BEI telah memiliki layanan beberapa papan pengembangan yang bertujuan bisa merangkul pelaku startup agar memanfaatkan pasar modal Indonesia, seperti IDX Incubator.

IDX Incubator merupakan program yang diinisiasi oleh BEI untuk mendukung sekaligus mengembangkan perusahaan dengan skala kecil dan menengah agar menjadi bagian dari Perusahaan Tercatat di BEI.

Asisten VP layanan dan Pengembangan Perusahaan Tercatat BEI, Bima Ruditya Surya mengatakan, seiring dengan maraknya rencana IPO perusahaan rintisan beberapa waktu terakhir, IDX Incubator juga kian diminati.

"Dengan adanya ‘hype’ ini makin banyak minat ke IDX incubator," kata Bima dalam diskusi virtual, Kamis (24/6/2021).

Pada saat Papan Akselerasi pertama kali launching pada 2019, IDX Incubator melakukan penyesuaian program menjadi "Road to IPO", dengan kurikulum yang dirancang lebih fokus untuk membantu perusahaan dengan skala aset kecil dan menengah dalam persiapan Perseroan untuk melakukan proses Initial Public Offering (IPO) dan pencatatan saham di BEI. Adapun binaan yang tergabung dalam program “Road to IPO” tersebdar di tiga kota besar, yakni Jakarta, Surabaya, dan Bandung.

"Saat ini binaan kita sudah ada 121 perusahaan yang ada di IDX incubator,” beber Bima.

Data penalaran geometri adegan
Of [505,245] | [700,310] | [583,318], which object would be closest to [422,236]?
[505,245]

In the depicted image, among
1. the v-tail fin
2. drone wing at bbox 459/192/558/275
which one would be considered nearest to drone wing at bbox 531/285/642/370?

-- Tugas Latihan --
1. Menurut teks tentang IDX Incubator, berapa jumlah perusahaan binaan yang saat ini tergabung dalam IDX Incubator?
2. Tuliskan lanjutan teks tentang IDX Incubator, dimulai setelah kalimat terakhirnya.

-- Kunci Jawaban --
1. 121 perusahaan.

2.
Sementara, total binaan IDX Incubator yang sudah tercatat di Bursa Efek Indonesia sebanyak 3 binaan. Perusahaan itu antara lain PT Yelooo Integra Datanet Tbk (YELO), PT Tourindo Guide Indonesia Tbk (PGJO), dan PT Cashlez Worldwide Indonesia Tbk (CASH).

 

Saksikan Video Pilihan di Bawah Ini

2 dari 2 halaman

Kata Ekonom Terkait IPO Startup

Sebelumnya, Perusahaan rintisan (startup) untuk mencatatkan saham di Bursa Efek Indonesia (BEI) menjadi perdebatan tersendiri di kalangan investor hingga pengamat. Lantaran ada sudut pandang konvensional yang lebih mempertimbangkan kinerja Perusahaan, ada pula yang melihat dari sisi capital gain atau keuntungan.

Seperti diketahui, Bursa Efek Indonesia (BEI) tengah mempersiapkan alternatif aturan baru untuk mengakomodir perusahaan rintisan (startup) unicorn untuk melantai di Papan Utama. Alternatif aturan tersebut nantinya akan termaktub dalam revisi Peraturan Bursa I-A.

Secara garis besar, aturan yang diubah yakni terkait  persyaratan yang mewajibkan calon perusahaan tercatat untuk sudah membukukan laba usaha, paling tidak dalam kurun satu tahun terakhir untuk dapat tercatat di papan utama. Sementara aturan tersebut tidak fit dengan karakteristik perusahaan yang terus berkembang belakangan, termasuk tetapi tidak terbatas kepada tech companies. 

Misalnya, perusahaan yang karakteristiknya masih fokus meningkatkan pangsa pasar dan belum laba, tetapi valuasinya besar dan berpotensi untuk jadi salah satu peraih dana terbesar di pasar modal Indonesia. 

Meski begitu, di tengah situasi ekonomi yang tidak pasti akibat pandemi COVID-19, Ekonom Indef, Bhima Yudhistira menilai tahun ini merupakan momentum bagi startup untuk mencatatkan saham di BEI.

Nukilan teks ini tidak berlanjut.